**Exercise:** In the material below, pick out every line that contains the string "bbox", matching case exactly, and copy each of those lines in full.

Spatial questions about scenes

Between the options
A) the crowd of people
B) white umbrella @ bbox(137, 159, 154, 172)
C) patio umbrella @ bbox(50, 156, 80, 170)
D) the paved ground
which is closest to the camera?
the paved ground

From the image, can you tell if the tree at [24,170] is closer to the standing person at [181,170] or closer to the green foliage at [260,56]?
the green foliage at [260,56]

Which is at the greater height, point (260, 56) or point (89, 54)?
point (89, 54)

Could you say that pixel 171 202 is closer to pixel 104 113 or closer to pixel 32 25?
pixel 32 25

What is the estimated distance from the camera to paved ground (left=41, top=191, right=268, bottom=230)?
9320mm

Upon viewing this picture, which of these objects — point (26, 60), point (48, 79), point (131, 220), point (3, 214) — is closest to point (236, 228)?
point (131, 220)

* * *

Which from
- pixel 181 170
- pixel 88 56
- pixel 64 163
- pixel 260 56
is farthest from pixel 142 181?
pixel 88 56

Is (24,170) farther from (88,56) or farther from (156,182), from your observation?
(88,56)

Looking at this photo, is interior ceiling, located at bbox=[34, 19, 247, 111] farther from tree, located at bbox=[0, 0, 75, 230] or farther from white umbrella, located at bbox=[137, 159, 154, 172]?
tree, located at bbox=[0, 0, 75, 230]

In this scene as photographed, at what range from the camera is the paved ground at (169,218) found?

**Result for this task:**
B) white umbrella @ bbox(137, 159, 154, 172)
C) patio umbrella @ bbox(50, 156, 80, 170)
Looking at this photo, is interior ceiling, located at bbox=[34, 19, 247, 111] farther from tree, located at bbox=[0, 0, 75, 230] or farther from white umbrella, located at bbox=[137, 159, 154, 172]?
tree, located at bbox=[0, 0, 75, 230]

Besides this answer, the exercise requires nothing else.